Thursday 16 July 2009

Nicolas Roeg in Conversation + Don't Look Now: Somerset House, Wednesday August 5 2009

"The eerie atmosphere of misty Venice creeps across the courtyard of Somerset House as Nicolas Roeg's 1973 masterpiece casts its sinister spell..." So goes the siren's call for the Film4 Summer Screen open-air showing of Don't Look Now scheduled for 9.15pm Wednesday August 5. Beforehand (and indoors, I believe) at 6.30pm I'll be in conversation with Nic, under the aegis of BAFTA, on the subject of Don't Look Now and, I imagine, other things, some of those including films. The maestro will also take questions from the audience. All the needful information and advance ticketing stuff can be accessed here.
There's also a really good page over at BAFTA, devoted to their Roeg tribute evening of March 27 earlier this year.

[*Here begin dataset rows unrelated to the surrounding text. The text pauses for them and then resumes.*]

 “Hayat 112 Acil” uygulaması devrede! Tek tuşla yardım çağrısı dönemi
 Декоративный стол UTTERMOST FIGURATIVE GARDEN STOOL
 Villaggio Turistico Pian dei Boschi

There you can watch and hear all the speakers from that evening, whether they were live or on tape, including Danny Boyle, Kevin Macdonald, Stephen Frears, James Marsh, Christopher Nolan, Terry Gilliam, Guillermo del Toro, Seamus McGarvey, Paul Greengrass, Mike Figgis, Sam Taylor-Wood... and, er, me, the one who hasn't directed a masterpiece box-office smash... But I was honoured to be in that line-up, and also in the team photo taken at the end, #14 in the Photo Gallery, wherein James Fox is at my side - a big moment for a Performance fan such as I.

2 comments:

Wolfgang said...

It is great to see Nicolas Roeg back in vogue - you can't turn for Nic Roeg interviews and BAFTA tributes these days. It certainly wasn't like this ten years ago, when to all intents and purposes he had been forgotten.

Richard T Kelly said...

Wolfgang, thanks for posting. I suspect that the renewed coverage has a lot to do with Nic having made a feature film in 2006 (his first since the mid-1990s) and doing plenty to promote it, as well as the naturally occurring DVD reissues of his earlier work. I've been writing about film for 20years now and, while critical fashions come and go, Nic's status as the great director of multiple masterpiece-movies has never been seriously questioned in that time.